■ **ASSIGNED TASK**:
Starting at the first line and ending at the last, reproduce the records below exactly.

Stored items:
#####

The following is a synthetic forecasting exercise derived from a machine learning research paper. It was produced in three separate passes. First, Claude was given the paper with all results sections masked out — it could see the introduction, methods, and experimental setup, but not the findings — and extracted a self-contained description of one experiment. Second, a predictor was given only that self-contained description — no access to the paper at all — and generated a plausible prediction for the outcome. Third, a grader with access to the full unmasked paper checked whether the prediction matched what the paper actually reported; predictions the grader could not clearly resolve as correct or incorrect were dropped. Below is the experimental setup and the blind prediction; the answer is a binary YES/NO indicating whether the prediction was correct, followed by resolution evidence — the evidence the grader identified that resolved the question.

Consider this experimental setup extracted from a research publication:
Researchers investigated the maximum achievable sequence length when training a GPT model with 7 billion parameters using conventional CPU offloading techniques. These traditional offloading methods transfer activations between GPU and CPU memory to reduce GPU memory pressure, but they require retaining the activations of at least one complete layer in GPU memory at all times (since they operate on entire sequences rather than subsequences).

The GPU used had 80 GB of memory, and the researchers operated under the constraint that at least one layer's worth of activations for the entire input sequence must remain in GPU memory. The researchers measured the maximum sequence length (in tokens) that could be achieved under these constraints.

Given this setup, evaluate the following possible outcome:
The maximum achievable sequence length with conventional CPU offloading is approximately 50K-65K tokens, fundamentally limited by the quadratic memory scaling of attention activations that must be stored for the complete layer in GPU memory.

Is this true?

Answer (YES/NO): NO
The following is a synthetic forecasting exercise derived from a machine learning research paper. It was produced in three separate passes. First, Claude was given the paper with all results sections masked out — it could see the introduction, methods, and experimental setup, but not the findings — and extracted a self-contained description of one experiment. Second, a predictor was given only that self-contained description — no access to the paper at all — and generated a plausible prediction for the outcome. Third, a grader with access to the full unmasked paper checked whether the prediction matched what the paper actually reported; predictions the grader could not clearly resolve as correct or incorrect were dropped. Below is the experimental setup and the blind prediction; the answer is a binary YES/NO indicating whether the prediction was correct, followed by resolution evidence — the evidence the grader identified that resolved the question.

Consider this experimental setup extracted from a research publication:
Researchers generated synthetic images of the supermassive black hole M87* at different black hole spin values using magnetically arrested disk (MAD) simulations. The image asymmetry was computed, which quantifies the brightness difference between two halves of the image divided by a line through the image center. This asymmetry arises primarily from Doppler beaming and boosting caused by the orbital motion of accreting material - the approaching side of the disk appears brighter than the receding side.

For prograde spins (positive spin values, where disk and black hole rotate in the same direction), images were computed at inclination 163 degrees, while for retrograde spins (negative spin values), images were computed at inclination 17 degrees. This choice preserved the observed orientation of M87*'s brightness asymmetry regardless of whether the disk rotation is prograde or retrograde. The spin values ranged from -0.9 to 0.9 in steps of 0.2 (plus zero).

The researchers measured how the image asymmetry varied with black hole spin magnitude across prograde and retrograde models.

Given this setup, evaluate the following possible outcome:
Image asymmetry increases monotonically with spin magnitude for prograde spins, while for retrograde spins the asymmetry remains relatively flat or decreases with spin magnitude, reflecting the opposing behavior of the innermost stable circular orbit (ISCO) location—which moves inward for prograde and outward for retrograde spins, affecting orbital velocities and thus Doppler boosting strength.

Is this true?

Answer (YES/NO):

#####

■ **ANSWER BOX**:
The following is a synthetic forecasting exercise derived from a machine learning research paper. It was produced in three separate passes. First, Claude was given the paper with all results sections masked out — it could see the introduction, methods, and experimental setup, but not the findings — and extracted a self-contained description of one experiment. Second, a predictor was given only that self-contained description — no access to the paper at all — and generated a plausible prediction for the outcome. Third, a grader with access to the full unmasked paper checked whether the prediction matched what the paper actually reported; predictions the grader could not clearly resolve as correct or incorrect were dropped. Below is the experimental setup and the blind prediction; the answer is a binary YES/NO indicating whether the prediction was correct, followed by resolution evidence — the evidence the grader identified that resolved the question.

Consider this experimental setup extracted from a research publication:
Researchers investigated the maximum achievable sequence length when training a GPT model with 7 billion parameters using conventional CPU offloading techniques. These traditional offloading methods transfer activations between GPU and CPU memory to reduce GPU memory pressure, but they require retaining the activations of at least one complete layer in GPU memory at all times (since they operate on entire sequences rather than subsequences).

The GPU used had 80 GB of memory, and the researchers operated under the constraint that at least one layer's worth of activations for the entire input sequence must remain in GPU memory. The researchers measured the maximum sequence length (in tokens) that could be achieved under these constraints.

Given this setup, evaluate the following possible outcome:
The maximum achievable sequence length with conventional CPU offloading is approximately 50K-65K tokens, fundamentally limited by the quadratic memory scaling of attention activations that must be stored for the complete layer in GPU memory.

Is this true?

Answer (YES/NO): NO
The following is a synthetic forecasting exercise derived from a machine learning research paper. It was produced in three separate passes. First, Claude was given the paper with all results sections masked out — it could see the introduction, methods, and experimental setup, but not the findings — and extracted a self-contained description of one experiment. Second, a predictor was given only that self-contained description — no access to the paper at all — and generated a plausible prediction for the outcome. Third, a grader with access to the full unmasked paper checked whether the prediction matched what the paper actually reported; predictions the grader could not clearly resolve as correct or incorrect were dropped. Below is the experimental setup and the blind prediction; the answer is a binary YES/NO indicating whether the prediction was correct, followed by resolution evidence — the evidence the grader identified that resolved the question.

Consider this experimental setup extracted from a research publication:
Researchers generated synthetic images of the supermassive black hole M87* at different black hole spin values using magnetically arrested disk (MAD) simulations. The image asymmetry was computed, which quantifies the brightness difference between two halves of the image divided by a line through the image center. This asymmetry arises primarily from Doppler beaming and boosting caused by the orbital motion of accreting material - the approaching side of the disk appears brighter than the receding side.

For prograde spins (positive spin values, where disk and black hole rotate in the same direction), images were computed at inclination 163 degrees, while for retrograde spins (negative spin values), images were computed at inclination 17 degrees. This choice preserved the observed orientation of M87*'s brightness asymmetry regardless of whether the disk rotation is prograde or retrograde. The spin values ranged from -0.9 to 0.9 in steps of 0.2 (plus zero).

The researchers measured how the image asymmetry varied with black hole spin magnitude across prograde and retrograde models.

Given this setup, evaluate the following possible outcome:
Image asymmetry increases monotonically with spin magnitude for prograde spins, while for retrograde spins the asymmetry remains relatively flat or decreases with spin magnitude, reflecting the opposing behavior of the innermost stable circular orbit (ISCO) location—which moves inward for prograde and outward for retrograde spins, affecting orbital velocities and thus Doppler boosting strength.

Is this true?

Answer (YES/NO):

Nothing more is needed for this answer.